The cost of the building was going to be around a $120,000. My father invested $40,000 of his own money and secured a mortgage of $80,000 at six percent (when the going rate was twelve percent). And that’s how he was able to finance the project.
I recall that sometime after this, a supplier wanted my father to be his partner in investing in land in the suburban part of Montreal. Ever cautious, my father turned down this offer. But the supplier kept pressing him. Finally, my father consulted the Rebbe.
The Rebbe encouraged him to do this venture. He even told my father to sell his house and invest in this land. This was a very aggressive suggestion, but my father heard the Rebbe. When he first told my mother that he wanted to sell the house, she was very much against it. But in the end she agreed, and he did it; he even borrowed money from his children. That’s how much he trusted the Rebbe’s advice.
He ended up becoming a partner with the supplier and a twenty-five percent owner of the venture, if I recall correctly.
Of course, the Rebbe was right on the mark.

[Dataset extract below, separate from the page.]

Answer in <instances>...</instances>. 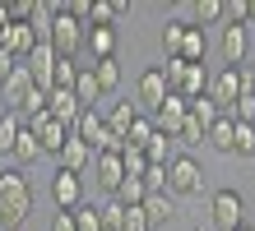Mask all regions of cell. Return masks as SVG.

When my father and his partner bought the land it was zoned as farmland; the taxes were very low and nothing was happening there. But then the land was rezoned and its value rose dramatically. For twenty years, my father and his partner kept selling off parcels of this land, and it became a source of significant revenue for them for many years until they sold all of it.
The land cost around five cents a square foot at the outset, but when they sold the last piece years later, it was close to five dollars a square foot. So it was a very profitable venture.
Eventually, because of this investment, my father bought a house in Israel, where he made aliyah in 1978, a happy man. All thanks to the Rebbe.
Mr. Elimelech Leiman was interviewed in his home in Jerusalem in May of 2011.